Shot with a fish eye lens and shared on his Instagram, Daniel has covered acts ranging from Outkast to Gemma Dunleavy to Kate Bush. There’s no real rules to what he does, it’s more guided by feeling and imagination than any allegiance to the algorithm.
“You’re interpreting a song in a way you might not have pictured before. Like taking a piece like Fontaines’ [“Jackie Down the Line”], which is pretty heavy and big, and then bringing into a different world.”
For Dan, music runs in the family. He spent the best part of a decade touring as part of Gypsies on the Autobahn with his sibling James. Elsewhere, he’s written music alongside his other brother who is better known as Kojaque while his younger brother performs as part of Audible Chocolate. Unsurprisingly, their family home has seen a lot of practice and experimentation with sounds. “We’re all doing different things musically, it’s been good in that sense. I’ve gotten an insight into all these different sides musically.”

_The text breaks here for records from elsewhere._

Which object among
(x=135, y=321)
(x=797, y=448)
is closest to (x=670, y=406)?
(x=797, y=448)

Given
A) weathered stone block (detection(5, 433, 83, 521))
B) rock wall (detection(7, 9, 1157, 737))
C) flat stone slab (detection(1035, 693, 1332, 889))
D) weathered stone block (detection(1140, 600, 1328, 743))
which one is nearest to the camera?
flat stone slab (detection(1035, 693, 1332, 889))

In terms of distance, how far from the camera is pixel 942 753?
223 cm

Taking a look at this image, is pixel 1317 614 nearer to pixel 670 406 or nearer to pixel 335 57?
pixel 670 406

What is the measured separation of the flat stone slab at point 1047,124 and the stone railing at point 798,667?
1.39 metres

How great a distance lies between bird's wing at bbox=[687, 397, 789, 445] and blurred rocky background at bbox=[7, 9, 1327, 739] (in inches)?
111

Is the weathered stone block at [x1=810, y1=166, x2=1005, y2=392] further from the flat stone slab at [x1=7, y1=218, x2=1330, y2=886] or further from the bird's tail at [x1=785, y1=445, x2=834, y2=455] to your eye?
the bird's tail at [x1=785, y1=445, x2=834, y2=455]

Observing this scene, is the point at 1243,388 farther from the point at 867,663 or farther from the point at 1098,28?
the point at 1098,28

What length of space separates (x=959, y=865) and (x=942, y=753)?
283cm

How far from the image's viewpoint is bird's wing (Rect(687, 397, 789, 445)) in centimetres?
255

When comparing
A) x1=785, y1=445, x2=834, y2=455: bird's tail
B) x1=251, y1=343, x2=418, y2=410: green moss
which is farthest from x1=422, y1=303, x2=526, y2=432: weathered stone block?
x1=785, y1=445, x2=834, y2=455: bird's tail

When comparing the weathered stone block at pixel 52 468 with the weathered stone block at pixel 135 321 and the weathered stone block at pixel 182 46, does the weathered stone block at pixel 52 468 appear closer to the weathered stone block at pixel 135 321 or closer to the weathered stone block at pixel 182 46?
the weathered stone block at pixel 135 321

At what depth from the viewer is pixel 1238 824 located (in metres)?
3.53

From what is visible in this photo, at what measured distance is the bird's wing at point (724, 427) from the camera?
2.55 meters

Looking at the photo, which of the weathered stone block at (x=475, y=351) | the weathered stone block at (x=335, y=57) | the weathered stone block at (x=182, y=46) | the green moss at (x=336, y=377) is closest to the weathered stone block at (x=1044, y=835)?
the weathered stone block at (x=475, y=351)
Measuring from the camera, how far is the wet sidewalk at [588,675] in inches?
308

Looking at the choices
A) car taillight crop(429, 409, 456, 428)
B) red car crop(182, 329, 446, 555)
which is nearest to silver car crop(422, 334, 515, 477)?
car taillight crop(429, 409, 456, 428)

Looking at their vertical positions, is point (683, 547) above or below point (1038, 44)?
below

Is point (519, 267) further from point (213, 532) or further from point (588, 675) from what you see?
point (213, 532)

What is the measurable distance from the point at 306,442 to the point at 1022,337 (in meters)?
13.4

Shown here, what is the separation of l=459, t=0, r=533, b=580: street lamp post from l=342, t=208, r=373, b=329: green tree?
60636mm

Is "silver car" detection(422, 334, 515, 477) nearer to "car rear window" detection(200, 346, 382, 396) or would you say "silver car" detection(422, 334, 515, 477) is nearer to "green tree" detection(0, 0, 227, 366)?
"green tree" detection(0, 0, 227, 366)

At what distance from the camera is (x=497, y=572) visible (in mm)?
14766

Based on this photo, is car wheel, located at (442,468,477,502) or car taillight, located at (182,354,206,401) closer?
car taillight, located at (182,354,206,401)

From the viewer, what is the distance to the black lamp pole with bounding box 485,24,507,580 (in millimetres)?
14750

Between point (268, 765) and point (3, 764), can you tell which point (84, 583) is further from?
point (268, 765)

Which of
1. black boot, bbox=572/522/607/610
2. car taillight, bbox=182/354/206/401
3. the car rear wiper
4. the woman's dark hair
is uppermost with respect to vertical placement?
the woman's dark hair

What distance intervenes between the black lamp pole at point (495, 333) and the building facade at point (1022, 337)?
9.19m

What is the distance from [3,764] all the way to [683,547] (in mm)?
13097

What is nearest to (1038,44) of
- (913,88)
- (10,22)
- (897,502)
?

At their worst, covers are associated with train wreck attempts to emulate classic songs, but at their best, creatives minds can breath new life into timeless cuts. Dan brings a whole new perspective with his covers in a tasteful way that doesn’t compromise the original essence of the songs. He’s even had co-signs from the artists he’s covered like Villagers and Gemma Dunleavy. If anything, he zooms into the transitory moments and stretches them out with carefully selected progressions and chord changes. While the through line to the pieces is his style of play, each one is bespoke and made unlike any other.
“It’s based on each song itself and the kind of direction I go with it. I just play what comes naturally and then I kind of work a little bit more into the details of it” he explains.
“If the melody is interesting, or if the kind of chord changes in the piece are interesting or if it reused classical chord progressions, that can be easy. But some covers can be a bit more of a challenge.”
Fontaines D.C’s ‘Jackie Down the Line‘, for example, is one of Daniel’s favourite covers to date, but also one of the most challenging covers as such a “heavy” song that does not translate as easily to the soft and classical piano. In those situations, Daniel takes inspiration from existing classical pieces and applies those influences to his covers.
“The Fontaines cover would be heavily influenced by Erik Satie and that kind of style. It’s a bit of a challenge but it’s really enjoyable.”
‘Jackie Down the Line‘ is also one of Daniel’s favourite covers because of how the piano transforms the tone and emotion of the song in an entirely new take from the original song, something he loves about covering popular music.
“I like [a cover] most when I can take a piece and change it up quite a lot, so that it still has everything the original but in a totally different tone.”
“As long as you’re keeping the melody quite close to what the original is, you can move the rest around quite a lot. The music can be really interesting when you get to see it in a different way and hear it in a different way.”
When Daniel isn’t reinventing other artists’ music, he is creating his own music. Daniel plans to release his debut album early next year, composed entirely of original instrumental tracks. Sure, creating music of your own brings its own unique set of challenges but it also comes with huge rewards. “There’s something more pure about it. I love taking a song and interpreting it, but my passion will be original music and composition.”
“It means a lot more to me. It’s coming from yourself and it’s coming from a place of your own emotional state, your own emotions. I think it’s more important for me to create something myself.”
‘Heather’ is the inaugural piece of his solo journey. Landing just last week, it was inspired by a trip to the Dublin mountains that was guided by a full moon in the sky and set against the backdrop of acres of purple heather.
“That stuffy kind of classical music is not what I’m looking for here at all”, he says. “I’m looking for something more modern, more fun and playful. I’m not imagining the music being played in traditional concert halls, but something more imaginative like gigs. I think it could be brought into the modern world very easily.”